I heard the glass shatter. I realized that I shouldn’t have done that.

“Are you okay?” my brother, Josh, yelled.

“Ummmm,” I responded.

He then came running into the laundry room. He saw the broken glass of the back door. He looked at me, “What happened?”

“I was mad and slammed the door closed. Then the glass just broke.”

“You know you have to call mom, right?”

“I know. I’ll call her later.” I went upstairs to my room. I was still pissed.

All throughout my childhood I heard, “Think before you act.” I knew that I had to do this and I usually did, unless I was angry. If I was angry there was no stopping me. You couldn’t calm me down. I just had to find an outlet for my anger, and then be left alone. What’s worse is it’s easy to make me angry. So sometimes a little problem would set me off.

It isn’t always anger that makes me not think. One time when I was younger, my brothers and I were playing around. My twin Nick and I were trying to keep my older brother out of our room, I was having fun. My brother found a walking stick and put it in the space between the door and the doorframe. I should have stopped for a moment, to think it was a bad idea to close the door. I was having too much fun to think. So I pushed the door as hard as I could. The door snapped off of the hinges. Out of fear, we decided not to tell my father. He found out anyways and wasn’t too angry.

When I was 14 my brothers took a joke too far. This made me very angry. I walked out of the living room and into my laundry room. I didn’t know what to do, so I slammed my back door closed. The glass shattered. I ran upstairs to my room still very angry. I just had to be alone. Later I went down to clean up the glass. I told my mom later that day. She wasn’t mad; she just wished I had told her right away.

About two years ago I was wrestling with my younger cousins. They are both boys and were 9 and 7. They always liked wrestling with my brothers and me. We were having a lot of fun. I had the eight year old, Stephfon, pinned on the ground in a headlock. He called his brother for help. The older one, Jayfon, came over and hit me with his elbow in my lower back. I apparently have a weak spot in my lower back and it hurt, a lot. I stood up quickly. I didn’t really comprehend what I was doing. I picked him up and dropped him on his side to the ground. The ground was carpeted but it was still hard stone underneath. He screamed. He cried and ran to my grandmother. She asked what happened. I told her I got hurt and lost control. I couldn’t stop myself.
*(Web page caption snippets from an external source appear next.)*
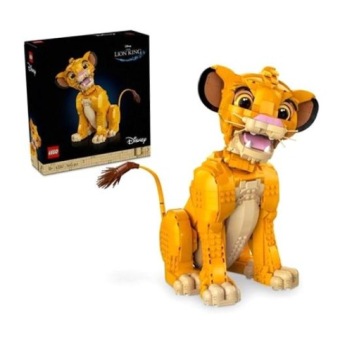 LEGO(R) DISNEY CLASSIC 43247 KRÓL LEW MŁODY SIMBA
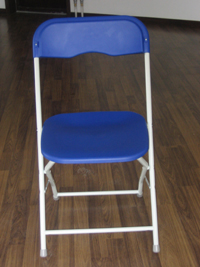 metal-plastic folding chair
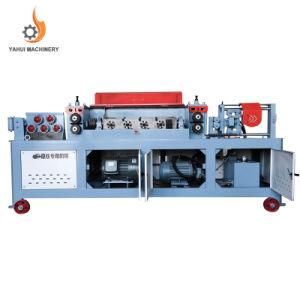 Gt4-14 CNC Straigthener Bar Rebar Coil Wire Steel Metal Rod Cutting and Straightening Machine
I have been able to stop myself when I’m angry more often lately. While at this summer camp I’ve been volunteering over the summer, we would take the kids to parks. One day we took the 6 through 9 year olds to the same place. They decided that they wanted me to chase some of them. Little by little more and more joined. It got to the point where there was 20-40 of them versus my twin Nick and me. They realized this shortly after I did, so the tables turned. They began chasing us, when they caught me they held my arms. One little girl hit me in my lower back as hard as she could. This made me angry, but instead of getting really mad I just told her to stop hitting me.

It took multiple times of being told “think before you act” before it finally stuck. I still don’t have full control when I’m angry. Most of the time my brother, Josh, holds me back until I shake loose and walk away. I am more understanding when the person I’m angry at is much younger than me. I now understand that even lessons that we learn as young children, aren’t always easy to follow.